May 2011



Zhang Huan, one of the most important contemporary Chinese artists, returns to Milan for his second personal exhibition at the ProjectB Gallery.

On display are five Ash Paintings, works laden with spirituality (Buddhism is a vital part of the artist’s life) and created with ash, perceived not merely as a simple material but a sort of soul, memory and collective blessing.

The technique is meticulous: the artist gathers together the ashes from dozens of temples around the Jiangsu-Zhejiang region, then separates them out according to their colour and grain size, sprinkling them onto the surface until he obtains the image he has in his mind; then he fixes it on a linen cloth.

For the artist, Italy has a wealth of works by the great masters; an endless source of artistic inspiration that lies at the roots of Ash Banquet, inspired by one of the masterpieces of our Italian artistic heritage – The Last Supper by Leonardo da Vinci.

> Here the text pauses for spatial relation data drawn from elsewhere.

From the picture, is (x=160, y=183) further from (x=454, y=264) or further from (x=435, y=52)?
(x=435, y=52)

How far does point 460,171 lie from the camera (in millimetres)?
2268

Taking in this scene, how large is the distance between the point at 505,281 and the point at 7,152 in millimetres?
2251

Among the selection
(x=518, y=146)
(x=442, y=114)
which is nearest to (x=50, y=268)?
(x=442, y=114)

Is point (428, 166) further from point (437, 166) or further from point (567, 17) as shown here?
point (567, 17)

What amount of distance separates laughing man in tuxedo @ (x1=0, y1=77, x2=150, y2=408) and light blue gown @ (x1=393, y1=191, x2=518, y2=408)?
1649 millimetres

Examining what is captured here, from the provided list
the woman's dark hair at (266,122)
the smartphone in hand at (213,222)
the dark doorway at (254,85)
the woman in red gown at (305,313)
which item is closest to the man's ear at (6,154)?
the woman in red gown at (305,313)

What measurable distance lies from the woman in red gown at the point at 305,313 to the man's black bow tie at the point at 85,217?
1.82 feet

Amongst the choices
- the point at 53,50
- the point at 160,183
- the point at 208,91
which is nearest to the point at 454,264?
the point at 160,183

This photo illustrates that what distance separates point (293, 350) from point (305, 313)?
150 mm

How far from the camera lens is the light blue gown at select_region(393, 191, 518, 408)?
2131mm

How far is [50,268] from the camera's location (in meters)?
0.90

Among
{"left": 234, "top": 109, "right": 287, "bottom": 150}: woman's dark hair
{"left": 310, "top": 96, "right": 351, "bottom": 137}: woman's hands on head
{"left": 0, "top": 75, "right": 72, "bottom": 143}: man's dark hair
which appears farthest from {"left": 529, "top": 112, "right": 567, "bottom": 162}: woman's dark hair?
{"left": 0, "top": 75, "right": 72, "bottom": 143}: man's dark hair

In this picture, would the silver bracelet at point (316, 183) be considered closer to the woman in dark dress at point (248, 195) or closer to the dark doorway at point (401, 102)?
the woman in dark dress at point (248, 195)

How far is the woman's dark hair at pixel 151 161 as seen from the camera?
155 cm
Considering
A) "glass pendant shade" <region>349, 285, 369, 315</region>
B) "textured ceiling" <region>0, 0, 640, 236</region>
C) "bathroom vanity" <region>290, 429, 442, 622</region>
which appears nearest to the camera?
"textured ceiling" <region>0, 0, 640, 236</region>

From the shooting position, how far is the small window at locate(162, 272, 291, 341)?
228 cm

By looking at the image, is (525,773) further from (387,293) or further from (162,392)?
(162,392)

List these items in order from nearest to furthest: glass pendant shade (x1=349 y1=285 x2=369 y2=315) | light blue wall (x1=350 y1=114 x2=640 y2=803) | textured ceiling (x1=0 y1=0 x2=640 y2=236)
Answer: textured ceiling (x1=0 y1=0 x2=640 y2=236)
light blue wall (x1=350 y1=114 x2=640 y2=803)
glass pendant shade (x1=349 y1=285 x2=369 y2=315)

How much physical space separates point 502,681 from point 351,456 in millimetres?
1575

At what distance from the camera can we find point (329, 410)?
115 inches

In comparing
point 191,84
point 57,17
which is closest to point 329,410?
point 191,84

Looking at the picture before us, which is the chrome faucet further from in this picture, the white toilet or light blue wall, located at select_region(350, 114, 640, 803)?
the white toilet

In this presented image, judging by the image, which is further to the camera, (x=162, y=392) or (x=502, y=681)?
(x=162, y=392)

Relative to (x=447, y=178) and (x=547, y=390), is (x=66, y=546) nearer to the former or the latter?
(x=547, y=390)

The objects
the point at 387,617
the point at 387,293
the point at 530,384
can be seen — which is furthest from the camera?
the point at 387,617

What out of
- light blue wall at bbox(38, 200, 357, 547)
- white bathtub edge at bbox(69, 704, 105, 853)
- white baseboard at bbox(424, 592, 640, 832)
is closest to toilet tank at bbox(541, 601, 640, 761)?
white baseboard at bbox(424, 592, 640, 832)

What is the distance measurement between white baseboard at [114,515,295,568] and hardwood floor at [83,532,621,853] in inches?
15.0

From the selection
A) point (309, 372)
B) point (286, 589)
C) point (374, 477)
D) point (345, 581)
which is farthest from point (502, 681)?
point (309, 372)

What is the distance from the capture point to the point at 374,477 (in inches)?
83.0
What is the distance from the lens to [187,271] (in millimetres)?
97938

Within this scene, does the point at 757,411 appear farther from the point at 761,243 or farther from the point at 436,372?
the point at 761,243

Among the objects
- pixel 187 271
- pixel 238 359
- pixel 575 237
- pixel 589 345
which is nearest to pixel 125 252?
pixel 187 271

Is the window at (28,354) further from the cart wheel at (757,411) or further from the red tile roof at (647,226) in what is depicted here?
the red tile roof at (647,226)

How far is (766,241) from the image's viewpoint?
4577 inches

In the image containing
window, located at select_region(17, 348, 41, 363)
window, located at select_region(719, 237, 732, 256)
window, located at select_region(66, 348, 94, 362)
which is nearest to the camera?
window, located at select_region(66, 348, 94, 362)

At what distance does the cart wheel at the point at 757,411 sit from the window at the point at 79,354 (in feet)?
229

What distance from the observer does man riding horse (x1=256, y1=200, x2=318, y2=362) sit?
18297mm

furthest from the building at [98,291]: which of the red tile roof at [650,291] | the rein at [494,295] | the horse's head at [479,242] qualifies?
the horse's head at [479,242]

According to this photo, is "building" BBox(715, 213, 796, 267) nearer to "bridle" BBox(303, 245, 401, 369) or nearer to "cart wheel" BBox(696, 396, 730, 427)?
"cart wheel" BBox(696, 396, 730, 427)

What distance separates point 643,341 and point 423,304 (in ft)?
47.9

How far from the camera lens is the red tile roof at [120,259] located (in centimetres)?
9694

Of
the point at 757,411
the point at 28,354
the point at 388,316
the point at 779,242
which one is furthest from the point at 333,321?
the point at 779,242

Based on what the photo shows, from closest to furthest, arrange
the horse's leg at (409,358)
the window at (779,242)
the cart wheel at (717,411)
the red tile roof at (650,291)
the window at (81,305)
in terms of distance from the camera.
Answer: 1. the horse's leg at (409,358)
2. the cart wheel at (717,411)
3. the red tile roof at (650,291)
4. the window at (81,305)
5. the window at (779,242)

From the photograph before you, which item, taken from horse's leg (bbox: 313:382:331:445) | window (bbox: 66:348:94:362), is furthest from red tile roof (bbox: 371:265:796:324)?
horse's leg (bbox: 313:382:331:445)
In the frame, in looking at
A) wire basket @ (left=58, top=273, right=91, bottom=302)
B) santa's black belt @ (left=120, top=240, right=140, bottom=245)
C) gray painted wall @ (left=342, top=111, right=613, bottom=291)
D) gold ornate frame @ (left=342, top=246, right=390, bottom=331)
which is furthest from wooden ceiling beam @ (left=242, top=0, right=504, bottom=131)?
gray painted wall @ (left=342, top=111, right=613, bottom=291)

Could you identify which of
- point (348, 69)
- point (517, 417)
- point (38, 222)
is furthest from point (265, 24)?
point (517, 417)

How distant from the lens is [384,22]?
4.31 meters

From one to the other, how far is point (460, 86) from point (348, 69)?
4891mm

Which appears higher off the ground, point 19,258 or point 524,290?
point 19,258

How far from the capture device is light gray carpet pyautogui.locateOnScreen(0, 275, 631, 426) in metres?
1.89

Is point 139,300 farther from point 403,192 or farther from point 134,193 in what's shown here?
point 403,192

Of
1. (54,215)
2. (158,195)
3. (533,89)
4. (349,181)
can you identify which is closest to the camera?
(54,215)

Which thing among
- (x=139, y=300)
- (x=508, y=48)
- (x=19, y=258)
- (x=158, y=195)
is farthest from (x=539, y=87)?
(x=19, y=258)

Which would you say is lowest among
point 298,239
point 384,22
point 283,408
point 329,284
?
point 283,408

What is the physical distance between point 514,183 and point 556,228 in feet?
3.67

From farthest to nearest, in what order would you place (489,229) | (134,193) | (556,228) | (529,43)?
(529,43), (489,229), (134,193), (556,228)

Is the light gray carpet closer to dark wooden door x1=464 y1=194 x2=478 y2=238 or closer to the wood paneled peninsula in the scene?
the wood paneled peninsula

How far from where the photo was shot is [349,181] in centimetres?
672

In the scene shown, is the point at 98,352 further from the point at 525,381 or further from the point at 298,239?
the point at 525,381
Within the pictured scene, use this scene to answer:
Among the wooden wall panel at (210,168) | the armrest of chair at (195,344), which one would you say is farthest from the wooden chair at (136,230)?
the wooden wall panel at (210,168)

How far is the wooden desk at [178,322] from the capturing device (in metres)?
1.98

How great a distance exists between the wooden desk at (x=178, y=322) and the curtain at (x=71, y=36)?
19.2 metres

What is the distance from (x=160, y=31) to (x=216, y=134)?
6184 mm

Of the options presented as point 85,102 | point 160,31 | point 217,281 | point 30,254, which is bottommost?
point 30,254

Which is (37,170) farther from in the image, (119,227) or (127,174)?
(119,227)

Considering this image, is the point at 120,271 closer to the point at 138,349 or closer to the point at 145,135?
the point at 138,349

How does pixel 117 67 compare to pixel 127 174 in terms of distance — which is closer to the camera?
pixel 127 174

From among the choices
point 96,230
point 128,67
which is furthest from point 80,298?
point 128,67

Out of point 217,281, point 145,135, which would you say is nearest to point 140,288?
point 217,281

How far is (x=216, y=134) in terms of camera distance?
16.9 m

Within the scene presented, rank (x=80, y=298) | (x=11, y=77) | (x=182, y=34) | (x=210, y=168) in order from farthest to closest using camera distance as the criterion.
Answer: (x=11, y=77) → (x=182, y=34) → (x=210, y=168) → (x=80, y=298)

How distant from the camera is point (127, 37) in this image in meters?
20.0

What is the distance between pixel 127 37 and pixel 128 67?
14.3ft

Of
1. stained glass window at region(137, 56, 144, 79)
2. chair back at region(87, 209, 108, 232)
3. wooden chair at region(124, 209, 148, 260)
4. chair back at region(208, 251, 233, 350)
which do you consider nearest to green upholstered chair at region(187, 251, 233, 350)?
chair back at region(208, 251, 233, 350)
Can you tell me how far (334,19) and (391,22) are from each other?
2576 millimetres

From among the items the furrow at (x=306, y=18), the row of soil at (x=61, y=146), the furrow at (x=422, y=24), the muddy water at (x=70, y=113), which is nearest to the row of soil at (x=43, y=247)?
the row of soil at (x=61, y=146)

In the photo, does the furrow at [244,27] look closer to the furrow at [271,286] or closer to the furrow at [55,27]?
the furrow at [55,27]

It’s the artist’s tribute to the city of Milan, explains Elena Geuna, curator of the exhibition held last year at the PAC: “After his important retrospective, the artist was fascinated by The Last Supper; the consistency of the incense and the special technique used by Zhang Huan lend the da Vinci iconography a new degree of spirituality, that brings to mind an ancient, intimate and universal sacredness. The works of Zhang Huan aim to express a modernity instilled with tradition, a universal spirituality that brings together East and West, past and present, in a dialogue between different cultures and religions.”

The other works exhibited show a strong relation with Chinese culture and are inspired by the history of Chinese people. Characters form old pictures, portraits of well-known people, images of the Cultural Revolution as fragments of history reconstructed by the artist who lived these moments himself.